Legacy Tech

As I was walking to the hardware store this morning I passed this telephone wiring interface box. It dawned on me that there must be thousands of miles of mostly unused copper wires buried in sidewalks and hanging on utility poles in this country. It’s a pretty safe bet that most people are engaged in the transition from wired land-line phones to mobile technology. The last time we had an actual landline phone was about 15 years ago, and even then our phone came in as VOIP technology via our coaxial cable internet service.

Our local cable company discontinued traditional cable television service as of the first of the year. Ashland owns a municipal fiber network and the company that operates the network has announced that they will be transitioning from a fiber/cable hybrid system to a fiber-to-the-home service over the next couple of years. (It may be too little too late if the latest 5G and faster wireless technology continues to advance to sufficient bandwidth levels to support home internet.)
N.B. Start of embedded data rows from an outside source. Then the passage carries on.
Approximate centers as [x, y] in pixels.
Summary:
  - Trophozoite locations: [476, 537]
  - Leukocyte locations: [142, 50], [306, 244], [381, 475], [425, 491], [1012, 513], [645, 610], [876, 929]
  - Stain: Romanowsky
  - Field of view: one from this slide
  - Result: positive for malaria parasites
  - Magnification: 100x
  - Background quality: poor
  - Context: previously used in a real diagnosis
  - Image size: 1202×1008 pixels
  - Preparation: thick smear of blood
It’s pretty amazing to look back over my life and recognize the advancement in technology since the days when I was in high school. My first introduction to a computer was when students in my typing class were given a few minutes to load punch cards we had manually punched into a terminal in the closet of our classroom that connected with a computer at Lawrence Berkeley Laboratory by a 300 baud modem (we dialed a telephone number of the remote computer and then dropped the handset into a special cradle in the modem). The punch cards ran a program that returned codes that printed a bunch of Xs on a tractor feed printer, producing a poster sized image of Snoopy.